Texte présenté:
★ ★ ★ ★ ★ ★ ★
Par Marc Villain
Passé inaperçu en France, un scandale politique a littéralement secoué l’Allemagne le mois passé. L’écrivain Marko Martin dont nous publions le discours a lancé de graves accusations à l’égard de la classe politique allemande, et même de la population allemande. Marc Villain analyse et explique ce discours et le déclenchement de colère qu’il a suscité.
Alors que la plupart des Français se réjouissaient de pouvoir bénéficier d’un week-end prolongé du 11 novembre (certains se rappelant le prix du sang ayant mené à l’Armistice de 1918 !), le 9 novembre 2024 allait marquer en Allemagne un double anniversaire ne donnant pas lieu, lui, à congé :
- celui, tragique, de la « Nuit de Cristal » du 9 novembre 1938, premier pogrom décrété par le régime nazi à l’échelle de toute l’Allemagne,
- et celui, libérateur, cette fois, des 35 ans écoulés depuis la chute du « Mur de Berlin » le 9 novembre 1989.
Et c’est bien la chute du Mur et la révolution pacifique de 1989 — prélude à l’agonie de la « RDA » communiste, puis à la réunification de l’Allemagne le 3 octobre 1990 — que s’apprêtait à célébrer dignement le 7 novembre le Président fédéral allemand Frank-Walter Steinmeier en invitant un parterre de prestigieuses personnalités allemandes et étrangères dans sa belle résidence berlinoise du « Schloss Bellevue », en bordure de la Spree.
Mais M. Steinmeier, vieux cacique du SPD, le parti social-démocrate du Chancelier Scholz, n’aurait jamais pu imaginer qu’après son discours d’ouverture, qui se devait d’être consensuel et un brin lénifiant sur les bienfaits de la réunification des deux Allemagnes, son successeur à la tribune, l’écrivain Marko Martin, natif lui-même de l’ex-Allemagne de l’Est, choisirait d’asséner à cet auditoire choisi une série de vérités que le Président fédéral n’avait pas vraiment envie d’entendre dans le contexte politique actuel très tendu de l’Allemagne, et qui n’ont pas manqué de provoquer un véritable scandale politique et médiatique dans ce pays.
À rebours de l’unanimisme escompté dans cette commémoration, Marko Martin a tout d’abord exhorté une assistance médusée à ouvrir les yeux sur l’historique, mais aussi sur l’actualité persistante d’une « Ostpolitik » allemande envers la Russie qui avait conduit l’Allemagne à une dangereuse dépendance envers la Russie et à des compromissions inacceptables avec ses dirigeants. Il leur a demandé de se poser les quelques questions suivantes :
- Pourquoi pas d’intervenants polonais dans cette cérémonie, alors que le 1989 allemand n’aurait aucunement été possible sans le courage des précurseurs polonais de 1981 : les ouvriers des chantiers de Gdansk et de Solidarnosc ?… Des Polonais auxquels d’ailleurs la plupart des citoyens de RDA n’avaient pas témoigné la moindre solidarité en son temps ?
★ ★ ★ ★ ★ ★ ★
Liste des données:
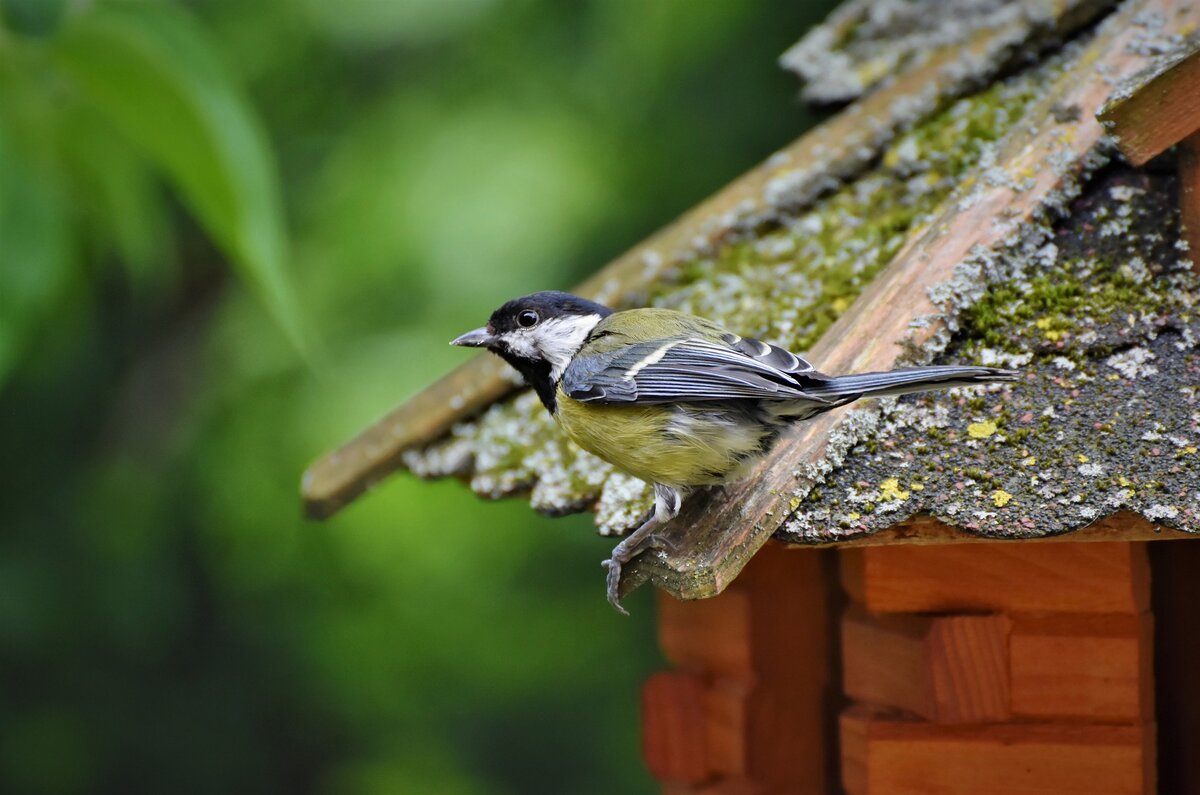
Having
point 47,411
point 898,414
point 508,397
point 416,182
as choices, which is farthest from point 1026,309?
point 47,411

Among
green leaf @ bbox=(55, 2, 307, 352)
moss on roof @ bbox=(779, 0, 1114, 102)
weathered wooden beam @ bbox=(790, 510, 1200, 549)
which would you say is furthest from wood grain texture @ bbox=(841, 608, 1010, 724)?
green leaf @ bbox=(55, 2, 307, 352)

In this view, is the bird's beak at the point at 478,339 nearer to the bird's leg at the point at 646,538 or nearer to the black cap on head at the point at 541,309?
the black cap on head at the point at 541,309

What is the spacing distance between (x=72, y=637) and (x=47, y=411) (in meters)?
0.84

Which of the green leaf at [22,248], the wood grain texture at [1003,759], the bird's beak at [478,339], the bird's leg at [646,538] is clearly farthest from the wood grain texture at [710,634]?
the green leaf at [22,248]

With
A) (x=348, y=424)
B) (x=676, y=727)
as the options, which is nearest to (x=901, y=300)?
(x=676, y=727)

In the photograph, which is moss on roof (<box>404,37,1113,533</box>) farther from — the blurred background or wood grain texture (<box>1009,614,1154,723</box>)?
the blurred background

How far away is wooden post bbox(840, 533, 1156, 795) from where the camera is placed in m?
1.77

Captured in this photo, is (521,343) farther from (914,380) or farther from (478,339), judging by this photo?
(914,380)

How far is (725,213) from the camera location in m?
2.32

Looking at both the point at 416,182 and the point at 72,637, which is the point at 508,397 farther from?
the point at 72,637

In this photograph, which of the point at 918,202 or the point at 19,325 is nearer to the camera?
the point at 918,202

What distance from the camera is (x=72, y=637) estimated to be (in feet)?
15.2

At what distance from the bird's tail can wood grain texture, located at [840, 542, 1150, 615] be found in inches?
14.0

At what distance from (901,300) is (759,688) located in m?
0.78
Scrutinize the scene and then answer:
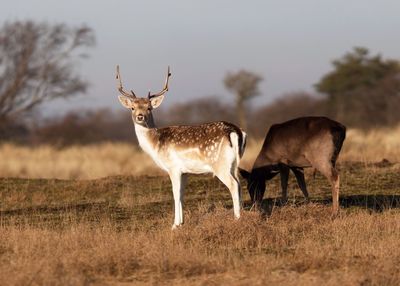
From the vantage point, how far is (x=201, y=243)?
10.8 metres

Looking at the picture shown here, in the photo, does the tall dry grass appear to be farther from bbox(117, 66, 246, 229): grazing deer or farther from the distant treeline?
the distant treeline

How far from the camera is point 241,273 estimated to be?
906cm

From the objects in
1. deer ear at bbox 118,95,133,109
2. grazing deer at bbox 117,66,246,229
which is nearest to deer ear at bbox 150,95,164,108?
grazing deer at bbox 117,66,246,229

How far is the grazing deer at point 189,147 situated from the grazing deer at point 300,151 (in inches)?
77.3

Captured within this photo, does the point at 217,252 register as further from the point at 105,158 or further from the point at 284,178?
the point at 105,158

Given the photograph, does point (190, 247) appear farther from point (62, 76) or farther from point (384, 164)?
point (62, 76)

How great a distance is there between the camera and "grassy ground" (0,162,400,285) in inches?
350

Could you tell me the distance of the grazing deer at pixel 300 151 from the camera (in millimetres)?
13969

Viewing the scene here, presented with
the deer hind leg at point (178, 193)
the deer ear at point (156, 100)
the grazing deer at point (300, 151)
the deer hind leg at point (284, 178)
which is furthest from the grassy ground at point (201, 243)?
the deer ear at point (156, 100)

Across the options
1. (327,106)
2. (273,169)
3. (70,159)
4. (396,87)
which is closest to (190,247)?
(273,169)

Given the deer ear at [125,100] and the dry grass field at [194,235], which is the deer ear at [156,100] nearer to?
the deer ear at [125,100]

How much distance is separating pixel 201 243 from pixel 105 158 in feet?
58.1

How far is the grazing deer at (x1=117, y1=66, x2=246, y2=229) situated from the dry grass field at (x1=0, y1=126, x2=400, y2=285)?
49 cm

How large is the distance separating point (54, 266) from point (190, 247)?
★ ★ ★ ★ ★ ★ ★
Travail demandé:
Dans l’article sur le discours de Marko Martin, recopiez tout ce qui va de « Alors que la » jusqu’à « 9 novembre 1989. », en substituant « émancipateur » à « libérateur ».

Réponse:
Alors que la plupart des Français se réjouissaient de pouvoir bénéficier d’un week-end prolongé du 11 novembre (certains se rappelant le prix du sang ayant mené à l’Armistice de 1918 !), le 9 novembre 2024 allait marquer en Allemagne un double anniversaire ne donnant pas lieu, lui, à congé :
- celui, tragique, de la « Nuit de Cristal » du 9 novembre 1938, premier pogrom décrété par le régime nazi à l’échelle de toute l’Allemagne,
- et celui, émancipateur, cette fois, des 35 ans écoulés depuis la chute du « Mur de Berlin » le 9 novembre 1989.